We are all guilty, at one time or another, of saying (or writing) something really stupid, foot-in-mouth events that we live to regret. In some instances, the words are consequent to inadequate research or a misunderstanding of intention. Less frequently, if we’re mature, do we allow emotions to take control, dithering as our blood pressure rises to a state of high dudgeon.

My niece owns an incredible, one-of-a-kind home in Northern NM. Unfortunately, she lives in NJ. After much dragging of feet, Lori decided to sell this “spaceship” with surround-windows and a deck on the very edge of a cliff that gives way to an incredible view of the valley below. Every bit was hand-crafted by her dad and her uncle so it was a hard decision to make, compounded by a surveying error that her dad is trying to straighten out.

The long and short of the story is that Lorence went to the surveyor’s office and asked about the document in question. In 50 years, I have never, not once, known Lorence to raise his voice in anger.  And this surveyor “kicked him out of the office.” He informed my niece that he would “deal with her,” but her dad was never to come back. “He accused me of lying!” He probably did, but you can bet your bippy it wasn’t in those words! As a matter of conjecture, Lorence probably lapsed into Spanish and I know this particular surveyor does not understand the language.

Those of us in the family who know this story are laughing so hard, it’s difficult to tell the others. This poor man does not know how lucky he is that he met with Lorence and not one of my nephews. Or my sister Micki. There’s a saying for what could have happened: “Katy, bar the door!” (from James Whitcomb Riley).

Then there was the queen of malapropism who referred to herself as “Mrs. Dr. Bayless.”  Sitting on the deck at the pool one afternoon, Yvonne informed the group of ladies who gathered there regularly that she and her other half were having a new home built with “parfait” floors and a chandelier with “pisms.” A couple of the girls got up quickly to “go to the ladies’ room” while the rest of us had iced tea indecorously coming out of our noses. Not for the world would we have hurt her feelings: she really was a fun person.

Others are less fun and generally obnoxious when they persist in airing the same old, same old, regardless the topic. If I didn’t get your message or if I rejected it the first time, the chances are that a second launching will not hit the target either. My friend Judy is a vegan: she has given me information but does not sit at my table with a spoon, forcing me to change my diet. Maria is devoutly Jewish: she appreciates that I am pro-Israel but has yet to suggest that I convert from my religion to hers. We are civil in agreeing to have differences of opinion.

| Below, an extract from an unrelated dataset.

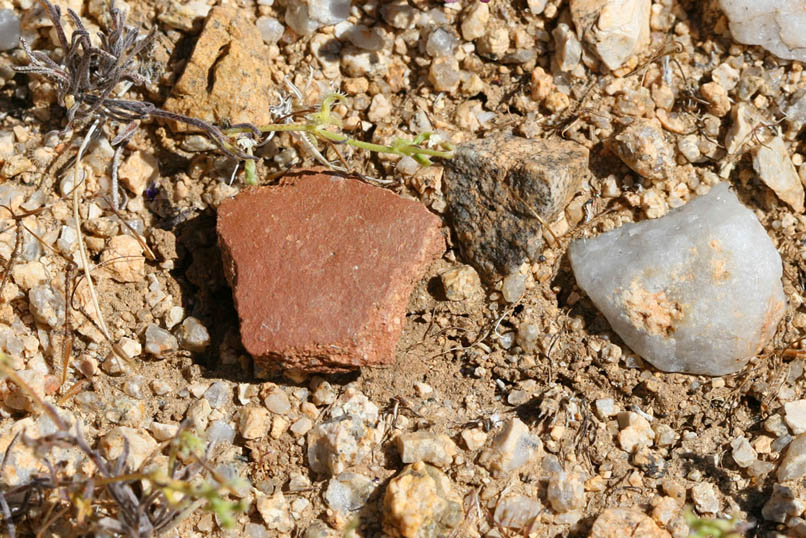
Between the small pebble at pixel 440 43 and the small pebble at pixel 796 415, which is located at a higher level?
the small pebble at pixel 440 43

We don’t insist that others “do as I say, not as I do.” We don’t even insist that someone else “do as I do.” Being always right is a goal and not, so far as I’ve seen, an accomplishment on the resume of anyone I know.

As it is, I don’t have abundant time for wasting so I prefer my explorations into social media be entertaining rather than argumentative (though I was on a debate team an eon ago and could probably hold my own in a discussion.) After one failure to agree, I was informed that I should “go back to school and do something besides eat lunch.” Shoot, I can’t even afford to go to McDonalds for a semester’s worth of Big Macs and fries let alone buy textbooks and pay back student loans!